Simon Pagenaud Gmr Grand Prix By Aaron Skillman Referenceimagewithoutwatermark M56584

“We’ve had just kind of an average year results-wise and although there’s lots of positives in it, we haven’t got it all together quite yet.

“But I can tell you that he’s extremely technically savvy, and really is into that side of it more than any driver we’ve ever had across any programme here and we’re just coming to grips with that, to be honest with you.

“We’re just trying to understand what he wants and needs and try to give it to him, whether we think it’s right or wrong.

“At some point, we got to give him what he wants here, so we put a lot of pressure to give him the results he deserves. And we’ve had good speed at different places this year, which I’ve been happy about.

“One of the main reasons we brought Simon in is we saw the impact of the Indy 500 result and when good things happen at the Indy 500, good things happen for the rest of the year no matter what.

“So we’re putting a huge emphasis on running in the top five in that race. Our goal is to get our guys qualified in the top 12 and keep them in that front pack to let the race work itself out from there.”

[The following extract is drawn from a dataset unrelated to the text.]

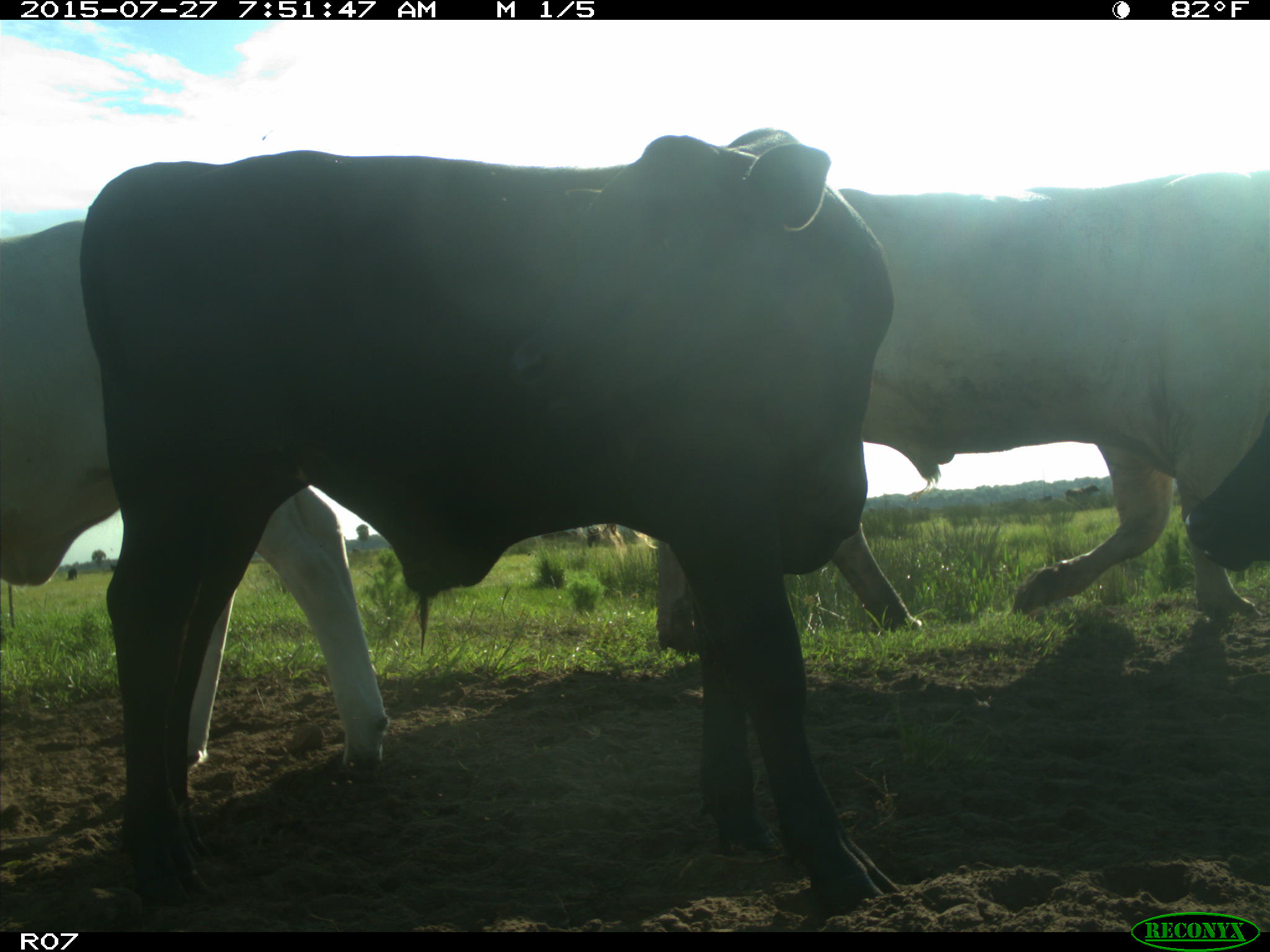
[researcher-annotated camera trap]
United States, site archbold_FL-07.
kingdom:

Unfortunately, that didn’t happen in the tricky dry-wet-dry-lightning qualifying session. Pagenaud managed 16th with his first run, but Castroneves had to try twice after effectively bailing in his first lap with an ill-handling car. He improved but only to 27th, having won from eighth last year.

“Qualifying was going well, but I could see the rears letting go in the first run,” said Castroneves.

“In Turn 3 on lap two, I had a huge snap, and I wasn’t going to make it. The car was getting really difficult to run, and unfortunately, I had to bail out.

“I finished the lap just to finish because who knows what’s going to happen, somebody could crash and we still have some sort of average.

“The guys worked really hard to make some changes to the car back in the garage and we went straight to Lane 1 to try again.

“We improved a bit which was good. I know that we have a really strong racecar so I’m not too worried come race day.”

Simon Pagenaud Ppg Presents Armed Forces Qualifying By Chris Jones Referenceimagewithoutwatermark M57965

Pagenaud added: “It’s unfortunate that it’s the luck of the draw and unfortunately, we picked number 30, which is when the sun came out and the track got hot.

“We couldn’t hold on to the average, but the speed is amazing and is giving me a lot of hope. I think our car has a lot more speed to be up the charts, but the guys did a great job on it so for this time of the day I think it’s a great performance.”

If Castroneves wants to win his record-breaking fifth 500, he’ll also have to snap a 90-year record, that’s the last time someone won from 27th on the grid. That year Fred Frame took the victory with riding mechanic Jerry Houck onboard.

Funnily enough, even though that stat makes it sound so unlikely, after last year, everyone should have learned to never rule Helio out of the running.